The term machine learning is often incorrectly interchanged with artificial intelligence. Actually, machine learning is a subfield of AI. Machine learning is also sometimes confused with predictive analytics, or predictive modelling. Again, machine learning can be used for predictive modeling but it's just one type of predictive analytics, and its uses are wider than predictive modeling.
Coined by American computer scientist Arthur Samuel in 1959, the term machine learning is defined as a “computer’s ability to learn without being explicitly programmed."
At its most basic, machine learning uses programmed algorithms that receive and analyze input data to predict output values within an acceptable range. As new data is fed to these algorithms, they learn and optimize their operations to improve performance, developing intelligence over time.
There are four types of machine learning algorithms: supervised, semi-supervised, unsupervised and reinforcement.
Which machine learning algorithm should I use?
This cheat sheet helps you to choose from a variety of machine learning algorithms to find the appropriate algorithm for your specific problems, and the full article walks you through the process of how to use the sheet.
In supervised learning, the machine is taught by example. The operator provides the machine learning algorithm with a known dataset that includes desired inputs and outputs, and the algorithm must find a method to determine how to arrive at those inputs and outputs. While the operator knows the correct answers to the problem, the algorithm identifies patterns in data, learns from observations and makes predictions. The algorithm makes predictions and is corrected by the operator – and this process continues until the algorithm achieves a high level of accuracy/performance.
Under the umbrella of supervised learning fall: classification, regression and forecasting.
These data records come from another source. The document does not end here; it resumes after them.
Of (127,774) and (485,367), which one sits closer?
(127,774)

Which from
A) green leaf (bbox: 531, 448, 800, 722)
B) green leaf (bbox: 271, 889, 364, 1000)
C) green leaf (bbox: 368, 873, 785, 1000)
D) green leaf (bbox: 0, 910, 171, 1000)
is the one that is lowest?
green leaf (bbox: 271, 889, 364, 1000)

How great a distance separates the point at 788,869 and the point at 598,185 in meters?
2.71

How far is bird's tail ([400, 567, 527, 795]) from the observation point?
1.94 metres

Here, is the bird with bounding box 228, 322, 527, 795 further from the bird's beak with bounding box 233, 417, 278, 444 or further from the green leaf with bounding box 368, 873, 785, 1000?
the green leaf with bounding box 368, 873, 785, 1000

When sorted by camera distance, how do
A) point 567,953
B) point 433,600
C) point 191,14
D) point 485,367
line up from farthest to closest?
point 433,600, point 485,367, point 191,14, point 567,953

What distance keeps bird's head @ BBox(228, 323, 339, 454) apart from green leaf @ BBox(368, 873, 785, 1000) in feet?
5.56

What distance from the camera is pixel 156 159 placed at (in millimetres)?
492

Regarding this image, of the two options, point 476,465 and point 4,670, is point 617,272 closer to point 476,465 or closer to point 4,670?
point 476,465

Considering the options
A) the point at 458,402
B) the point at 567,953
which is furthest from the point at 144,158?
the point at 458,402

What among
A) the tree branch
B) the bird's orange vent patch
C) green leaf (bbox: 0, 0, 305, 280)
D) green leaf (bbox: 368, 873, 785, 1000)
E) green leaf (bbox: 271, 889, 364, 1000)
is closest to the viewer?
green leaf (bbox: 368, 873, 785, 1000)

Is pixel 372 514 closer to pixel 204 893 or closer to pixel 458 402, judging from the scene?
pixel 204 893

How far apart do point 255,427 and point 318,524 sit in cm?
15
- Classification: In classification tasks, the machine learning program must draw a conclusion from observed values and determine to
what category new observations belong. For example, when filtering emails as spam or not spam, the program looks at existing observational data and filter the emails accordingly.
- Regression: In regression tasks, the machine learning program must estimate – and understand – the relationships among variables. Regression analysis focuses on one dependent variable and a series of other changing variables – making it particularly useful for prediction and forecasting.
- Forecasting: Forecasting is the process of making predictions about the future based on the past and present data, and is commonly used to analyze trends.
Supervised Learning vs Unsupervised Learning
Senior Data Scientist Brett Wujek gives a clear explanation of these two popular types of machine learning, and when to use each.
"The difference really boils down to whether the observations in your data set represent things you know about or things you're trying to learn relationships about," explains Wujek.
Semi-supervised learning is similar to supervised learning but instead uses both labelled and unlabelled data. Labelled data is essentially information that has meaningful tags so that the algorithm can understand the data, while unlabelled data lacks that information. By combining these techniques, machine learning algorithms can learn to label unlabelled data.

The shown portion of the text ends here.